Chapter 33
CHAPTER 33
M ac
“Mac?”
“Huh?” I look up and frown at Shari. Neither of us spoke as we walked back into the station. I entered my office and sank into my chair, but Shari stayed by the door, leaning on the door frame.
At my look she steps into the room and closes the door behind her.
“He called you Mac.”
“Who?” I ask, though I know perfectly well who she means because I’ve thought of nothing else since he spoke. My skin itches like it’s too small for my body and I can hardly sit still. I take a gulp of my coffee, hoping Shari doesn’t notice my hands are shaking.
“Levi Burton. Just now. He called you Mac, right before he called you Detective.”
My mind is still running through a million thoughts, but I know the best lies are forged with a grain of truth.

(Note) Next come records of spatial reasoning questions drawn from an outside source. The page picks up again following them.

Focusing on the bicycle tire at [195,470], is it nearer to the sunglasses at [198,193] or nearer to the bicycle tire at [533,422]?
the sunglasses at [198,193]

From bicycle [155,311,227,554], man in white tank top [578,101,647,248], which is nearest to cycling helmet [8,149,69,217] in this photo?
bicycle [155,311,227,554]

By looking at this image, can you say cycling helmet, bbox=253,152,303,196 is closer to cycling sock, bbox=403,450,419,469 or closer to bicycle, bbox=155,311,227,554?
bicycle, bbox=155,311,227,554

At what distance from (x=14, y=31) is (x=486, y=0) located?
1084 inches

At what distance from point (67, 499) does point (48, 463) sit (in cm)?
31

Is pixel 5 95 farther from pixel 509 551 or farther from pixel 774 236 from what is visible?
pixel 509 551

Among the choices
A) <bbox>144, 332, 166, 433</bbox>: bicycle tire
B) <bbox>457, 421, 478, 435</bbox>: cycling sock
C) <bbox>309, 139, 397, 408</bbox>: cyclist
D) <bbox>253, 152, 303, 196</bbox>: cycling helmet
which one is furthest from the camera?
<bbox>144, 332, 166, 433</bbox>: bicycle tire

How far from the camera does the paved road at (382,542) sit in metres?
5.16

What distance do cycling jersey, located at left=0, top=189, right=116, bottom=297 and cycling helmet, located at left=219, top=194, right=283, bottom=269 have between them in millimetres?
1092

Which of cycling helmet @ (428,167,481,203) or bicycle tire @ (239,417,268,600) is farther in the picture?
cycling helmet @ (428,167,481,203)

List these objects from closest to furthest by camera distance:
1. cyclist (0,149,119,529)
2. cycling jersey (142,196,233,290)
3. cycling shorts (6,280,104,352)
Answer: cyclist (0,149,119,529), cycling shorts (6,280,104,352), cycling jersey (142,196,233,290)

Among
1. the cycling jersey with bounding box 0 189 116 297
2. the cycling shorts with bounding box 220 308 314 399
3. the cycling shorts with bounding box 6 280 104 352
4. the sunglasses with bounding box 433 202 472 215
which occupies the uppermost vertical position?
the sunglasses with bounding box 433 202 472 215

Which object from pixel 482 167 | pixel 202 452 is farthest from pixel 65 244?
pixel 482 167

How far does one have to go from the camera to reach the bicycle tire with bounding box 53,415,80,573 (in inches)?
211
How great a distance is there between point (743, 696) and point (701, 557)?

“He lodges with my mum. I’ve seen him a couple of times when I’ve been there.” I will my voice to remain calm, and take another sip of coffee before continuing. “It’s hard to keep up Detective West over the dinner table.”

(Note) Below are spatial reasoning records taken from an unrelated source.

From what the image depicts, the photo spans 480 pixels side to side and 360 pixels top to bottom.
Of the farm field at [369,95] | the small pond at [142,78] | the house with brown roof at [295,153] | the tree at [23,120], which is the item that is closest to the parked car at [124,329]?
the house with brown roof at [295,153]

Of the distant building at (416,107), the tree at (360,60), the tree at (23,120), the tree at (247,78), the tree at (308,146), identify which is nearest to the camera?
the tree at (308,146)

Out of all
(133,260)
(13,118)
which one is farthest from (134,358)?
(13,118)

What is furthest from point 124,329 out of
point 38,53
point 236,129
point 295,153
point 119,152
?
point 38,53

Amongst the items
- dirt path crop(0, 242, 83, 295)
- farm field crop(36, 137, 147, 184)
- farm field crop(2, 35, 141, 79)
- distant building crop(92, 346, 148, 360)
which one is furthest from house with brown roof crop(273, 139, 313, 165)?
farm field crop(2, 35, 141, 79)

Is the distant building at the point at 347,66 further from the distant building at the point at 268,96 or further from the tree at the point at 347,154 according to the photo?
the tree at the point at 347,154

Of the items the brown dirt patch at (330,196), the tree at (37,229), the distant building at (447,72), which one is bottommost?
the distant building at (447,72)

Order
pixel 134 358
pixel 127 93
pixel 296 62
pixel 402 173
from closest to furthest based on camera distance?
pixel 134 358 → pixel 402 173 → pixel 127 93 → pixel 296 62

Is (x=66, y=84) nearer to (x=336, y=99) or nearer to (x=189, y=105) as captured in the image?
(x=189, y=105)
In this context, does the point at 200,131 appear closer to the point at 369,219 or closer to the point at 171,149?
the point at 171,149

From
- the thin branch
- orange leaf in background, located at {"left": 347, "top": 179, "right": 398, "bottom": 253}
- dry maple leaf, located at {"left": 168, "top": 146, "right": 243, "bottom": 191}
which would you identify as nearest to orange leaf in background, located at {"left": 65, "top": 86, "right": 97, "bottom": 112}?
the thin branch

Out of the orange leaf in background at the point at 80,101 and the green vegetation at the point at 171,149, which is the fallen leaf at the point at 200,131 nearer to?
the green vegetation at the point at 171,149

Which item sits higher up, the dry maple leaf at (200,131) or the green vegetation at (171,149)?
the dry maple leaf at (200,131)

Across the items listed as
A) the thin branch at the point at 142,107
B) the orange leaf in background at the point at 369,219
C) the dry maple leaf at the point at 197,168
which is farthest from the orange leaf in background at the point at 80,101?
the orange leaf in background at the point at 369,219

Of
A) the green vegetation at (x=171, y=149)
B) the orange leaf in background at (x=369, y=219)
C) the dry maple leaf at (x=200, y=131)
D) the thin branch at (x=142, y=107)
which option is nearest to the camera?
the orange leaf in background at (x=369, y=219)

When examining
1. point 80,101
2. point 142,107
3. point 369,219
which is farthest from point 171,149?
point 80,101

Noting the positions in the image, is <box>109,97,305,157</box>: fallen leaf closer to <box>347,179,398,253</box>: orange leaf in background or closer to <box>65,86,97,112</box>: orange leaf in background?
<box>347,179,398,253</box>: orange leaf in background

“Shouldn’t you disclose that?” she asks and I release a deep sigh.
“I should, but I don’t want to complicate the trial. I haven’t been to dinner since Christmas.” I hope she gets the message that it was in the past so there’s no point disclosing it now, not this close to the trial date which is only two weeks away.
“He spent Christmas with you? That must have been lovely,” she says brightly, and her change in tone catches me completely off guard.
“Nothing is going on.”
Fuck! Fuck! Fuck! What was I thinking? My skin goes clammy as her eyes narrow and she regards me.
“I never implied there was.”
She turns and walks to the door, pausing before she opens it.
“Unless?”
“There is nothing going on,” I reiterate.
“Because you’d tell me if there was, right?” Her kind smile makes it a hundred times worse.
“Of course.” I hold my breath as she leaves, and as soon as she’s out of sight I drop my head into my hands, trying to fight a wave of nausea.
That was a close call. Too close. Far. Too. Close. I can’t do this anymore. Am I going to spend the next two weeks looking over my shoulder, hardly daring to breathe? What was I thinking? It’s madness to think I can get away with it. The last few minutes have shown I can’t be trusted not to give myself away.
I have no idea what Levi was doing here outside the station, and as much as I want to see more of him I can’t, and that’s the part that really gets me. We can’t be normal, we can’t be open.
I want to take him out, maybe go to dinner, to walk down the street holding hands. I’d like to share so much with him and it’s killing me that I can’t. But there’s too much at stake. Eventually the nausea subsides and I come to a decision, one of the hardest of my life.